**THINGS TO DO:**
(a) In the set theory passage, what condition makes a function a choice function for a set \(\mathcal{F}\)? Answer in one to three sentences.
(b) Echo the set theory passage from "Weak Forms of" to "a choice function.".
(c) Answer these questions on the set theory passage:
(i) On what domain is a choice function for \(\mathcal{F}\) defined?
(ii) What must be true of \(\mathcal{F}\) for the claim to guarantee a choice function?
(iii) What is the title of the section that holds the definition and the claim?

[[ PASSAGE PROVIDED open ]]

Set Theory

The Axiom of Choice

Table of contents

Weak Forms of the Axiom of Choice

Definition:

Let \(\mathcal{F}\) be a set. A function \(f:\mathcal{F}\setminus\{\emptyset\}\rightarrow\bigcup\mathcal{F}\) such that for every \(A\in\mathcal{F}\setminus\{\emptyset\}\), \(f(A)\in A\), is called a choice function for \(\mathcal{F}\).

Claim:

Let \(\mathcal{F}\) be a finite set. Then \(\mathcal{F}\) has a choice function.

[[ PASSAGE PROVIDED closed ]]
[[ RECORDS PROVIDED open ]]

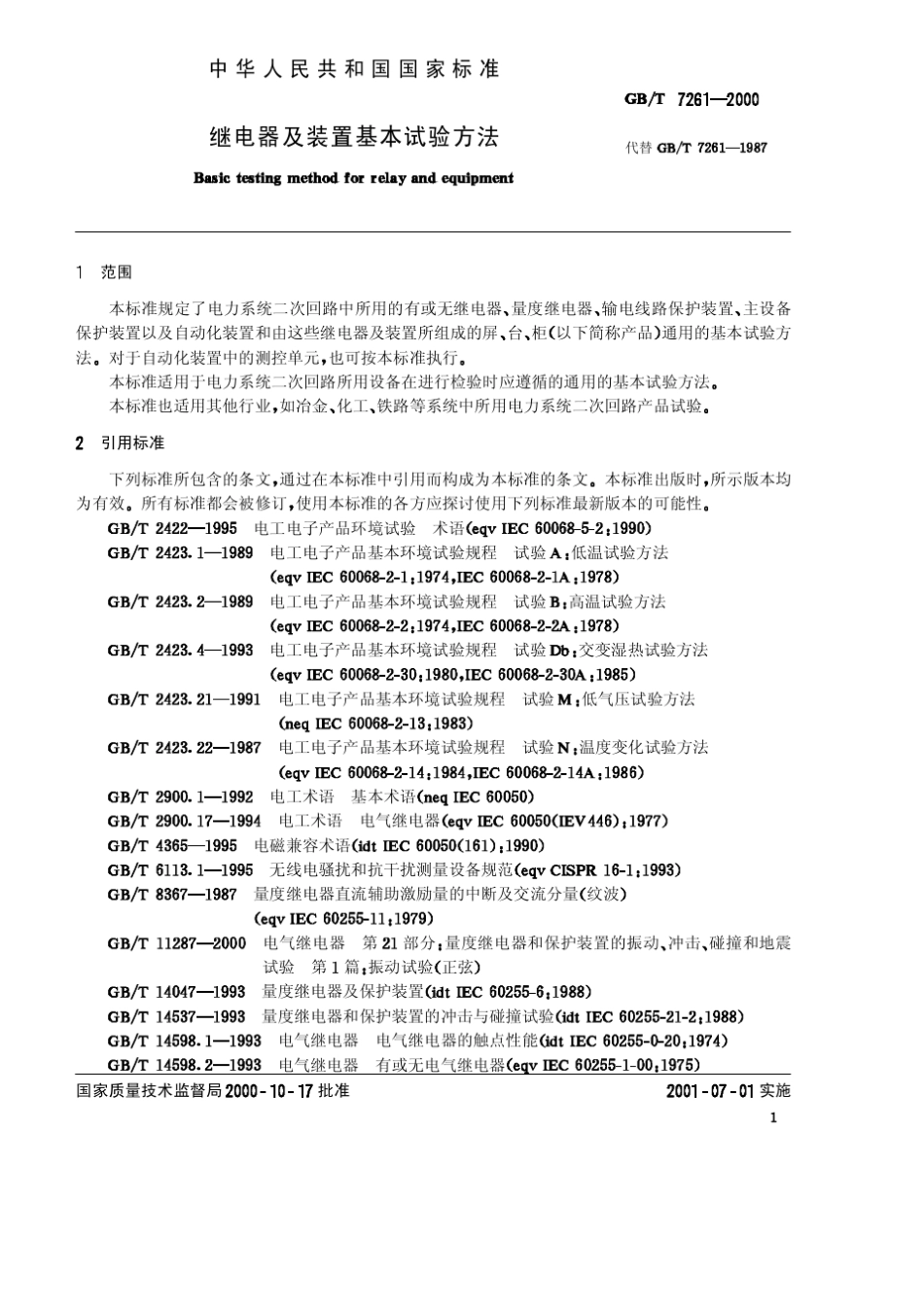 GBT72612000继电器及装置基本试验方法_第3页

[[ RECORDS PROVIDED closed ]]
[[ RECORDS PROVIDED open ]]

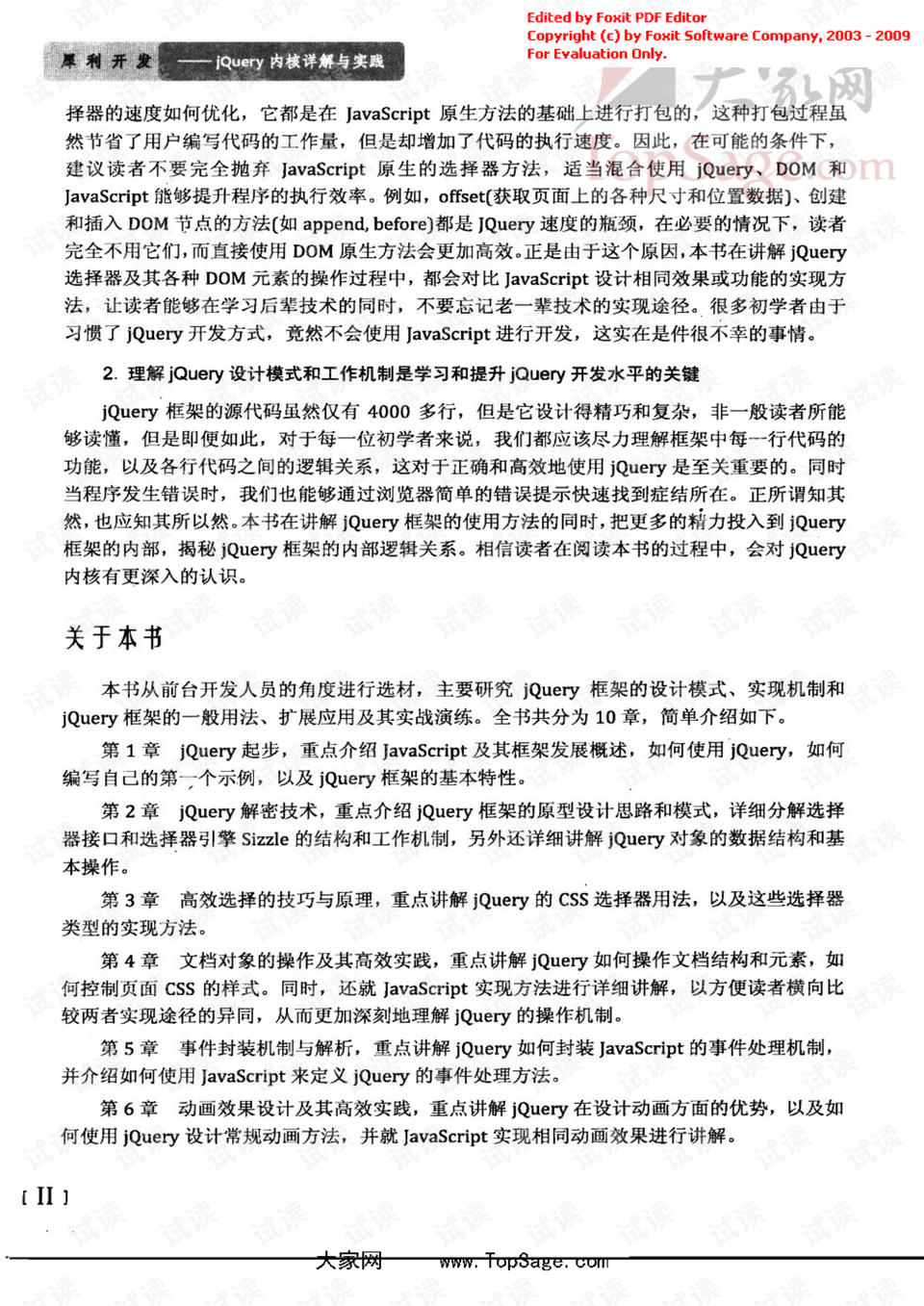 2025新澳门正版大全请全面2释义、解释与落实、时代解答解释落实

[[ RECORDS PROVIDED closed ]]

**SOLUTIONS FOR EACH TASK:**
(a) A function \(f:\mathcal{F}\setminus\{\emptyset\}\rightarrow\bigcup\mathcal{F}\) is called a choice function for \(\mathcal{F}\) because, for every nonempty \(A\in\mathcal{F}\), the value \(f(A)\) is an element of \(A\) itself. In other words, it picks one member from each nonempty set in \(\mathcal{F}\).

(b)
Weak Forms of the Axiom of Choice

Definition:

Let \(\mathcal{F}\) be a set. A function \(f:\mathcal{F}\setminus\{\emptyset\}\rightarrow\bigcup\mathcal{F}\) such that for every \(A\in\mathcal{F}\setminus\{\emptyset\}\), \(f(A)\in A\), is called a choice function for \(\mathcal{F}\).

Claim:

Let \(\mathcal{F}\) be a finite set. Then \(\mathcal{F}\) has a choice function.

(c)
(i) \(\mathcal{F}\setminus\{\emptyset\}\), the nonempty members of \(\mathcal{F}\).
(ii) \(\mathcal{F}\) must be a finite set.
(iii) Weak Forms of the Axiom of Choice.